▸ **Document passage**
‘State police impossible without national consensus, constitutional amendment’

state police impossible without national consensus constitutional amendment

Adeogun. Photo: DAILYSUN

Ade Adeogun is a member of the House of Representatives representing Akoko South East/West federal constituency on the platform of the All Progressives Congress (APC). A security expert and Vice Chairman of the House Committee on National Security, he spoke to OLAWUNMI OJO on why insecurity pervades the nation, recent security breaches in Imo State, and what must be done to forestall a recurrence, and state police, among other salient issues.

As a security expert-turned politician and Vice Chairman of the House of Representatives Committee on National Security, what have you identified as being responsible for the level of insecurity currently pervading the nation?
The immediate cause is economic deprivation and poverty. A lot of citizens are jobless, hungry, and angry, hence they have resorted to crime as a means of sustenance. Added to these is the poor capacity of the law enforcement agencies to protect the citizens and forestall crime. It is a fact that when people find it easy to commit a crime without repercussions, the tendency is for others to see crime as a viable option. Lastly, as a nation, our leaders have not been acting or speaking in ways that discourage criminal tendencies. So, where wealth is celebrated without questioning its source, and where leaders flaunt ill-gotten wealth, citizens are bound to adopt a get-rich-quick mentality.

What would you suggest as a probable panacea to these security challenges?
We must address the issue of good governance. Poor governance is the foundation of our situation and we need to reverse the trend, such that government is able to provide for the welfare and security of citizens. We also need to build the capacity of the law enforcement agencies to maintain law and order. Crime will reduce once the law enforcement agencies show the capacity to ensure that no crime goes unpunished and are able to safeguard the lives and properties of even the lowliest among us.

[Spatial reasoning dataset excerpts]
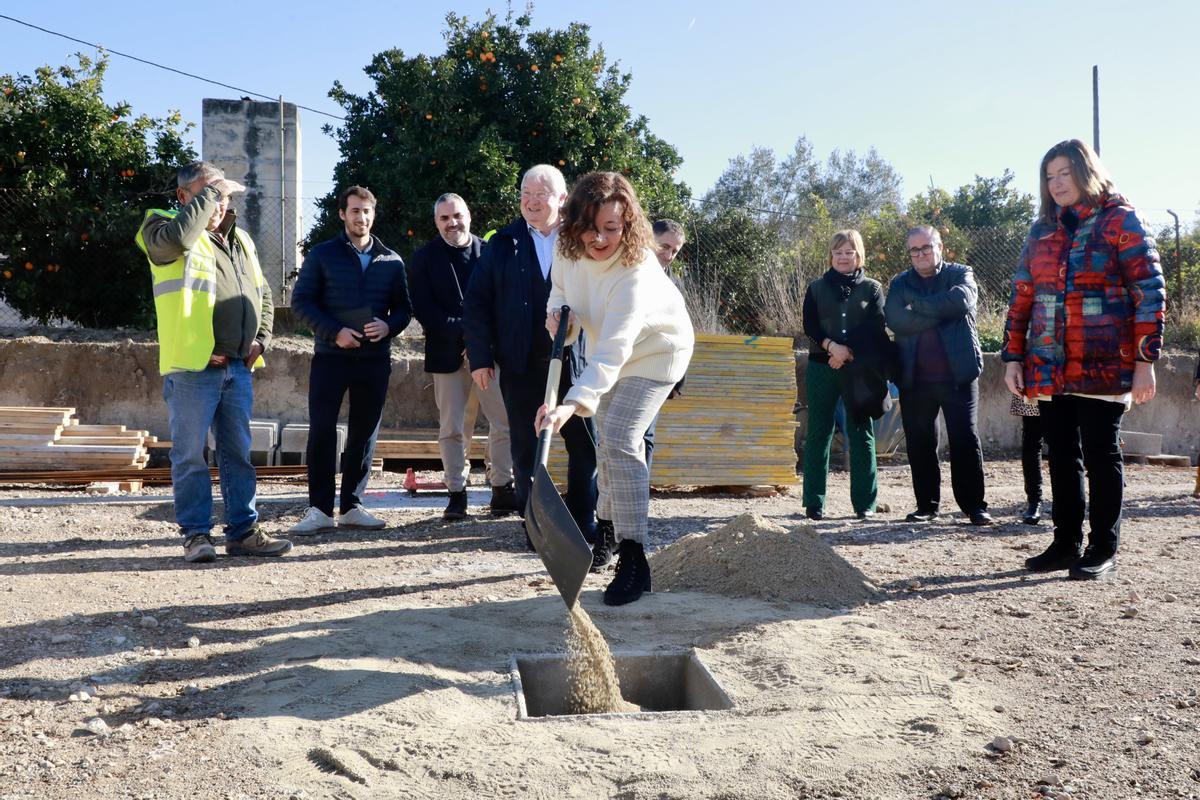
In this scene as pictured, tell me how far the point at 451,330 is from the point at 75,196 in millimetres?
6945

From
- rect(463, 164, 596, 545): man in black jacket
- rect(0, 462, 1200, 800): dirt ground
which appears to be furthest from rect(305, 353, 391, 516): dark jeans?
rect(463, 164, 596, 545): man in black jacket

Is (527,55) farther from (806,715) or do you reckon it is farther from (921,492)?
(806,715)

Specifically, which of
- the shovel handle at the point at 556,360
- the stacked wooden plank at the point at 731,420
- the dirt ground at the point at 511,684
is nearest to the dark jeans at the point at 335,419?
the dirt ground at the point at 511,684

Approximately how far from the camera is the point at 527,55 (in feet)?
41.7

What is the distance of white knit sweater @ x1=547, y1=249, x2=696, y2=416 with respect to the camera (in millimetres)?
4051

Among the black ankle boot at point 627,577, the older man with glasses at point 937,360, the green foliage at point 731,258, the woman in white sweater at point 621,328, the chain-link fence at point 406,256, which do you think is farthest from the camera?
the green foliage at point 731,258

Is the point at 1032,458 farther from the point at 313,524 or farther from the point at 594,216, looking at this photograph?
the point at 313,524

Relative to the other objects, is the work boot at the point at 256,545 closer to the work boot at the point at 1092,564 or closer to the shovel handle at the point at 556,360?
the shovel handle at the point at 556,360

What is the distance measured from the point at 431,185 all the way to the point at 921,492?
23.4 ft

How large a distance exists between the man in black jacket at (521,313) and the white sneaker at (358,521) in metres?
1.27

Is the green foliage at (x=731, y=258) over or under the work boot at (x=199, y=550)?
over

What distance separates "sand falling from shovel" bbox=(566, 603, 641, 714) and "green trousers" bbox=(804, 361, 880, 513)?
3741 mm

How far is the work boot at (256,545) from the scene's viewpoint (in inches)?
216

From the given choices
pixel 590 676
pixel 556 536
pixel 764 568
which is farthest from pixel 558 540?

▸ **Prompt**
Continue the interview on insecurity and state police, picking up after the lawmaker's answer about good governance and law enforcement capacity.

▸ **Final result**
You must be disturbed by recent events in Imo State where the police station and correctional centre were attacked. What, in your view, led to that?
The situation in Imo State is the most challenging national security threat today. Unlike the situation in the North West, which is basically criminal activities by fragmented groups of bandits and the Northeast, where the military is combatting the remnants of Boko Haram, what is brewing in Imo State and by extension the South East, is the manifestation of the earliest stage of insurgency. The goal of this group is to take control of a section of the entity called Nigeria, either as part of separatist agitations or to force a regime change.

The underlying factor is that some agitators are capitalising on pre-existing grievances against the government to plan an insurgency. So, we must all be disturbed by recent events in Imo State, which I see as part of efforts to obtain weapons in pursuit of a nascent insurgency and to portray the government of Nigeria as incapable of securing the people of the region. I just hope that those saddled with the responsibility of securing this nation see what is happening within the proper context and not treat it with kid’s gloves.

There has been renewed call for decentralising policing by allowing the idea of state police to stem insecurity.

What is your take on this?
It is difficult to have state police in the absence of well-defined federalism. It would take tremendous national consensus to amend the 1999 constitution, to provide for state police. I doubt if we are any close to such consensus. First things first; if we adopt federalism with all its appurtenances, then state police will be a given. For now, it is far-fetched.

Do you believe in the policy of zoning, in the light of the debate on where the next president should emerge from come 2023?
Zoning was an unwritten agreement between members of the political class to ensure political stability. I think it was introduced to protect the minority groups and give all sections of the country a sense of equity. I think it is a necessity, given how fragmented our nation is. It is a way of addressing fears of domination by some groups and giving all component parts assurances that they will have a chance at the saddle. Zoning in 2023 will depend on the internal arrangement of the respective political parties. In APC, the arrangement is a North/South exchange and I hope that arrangement is respected.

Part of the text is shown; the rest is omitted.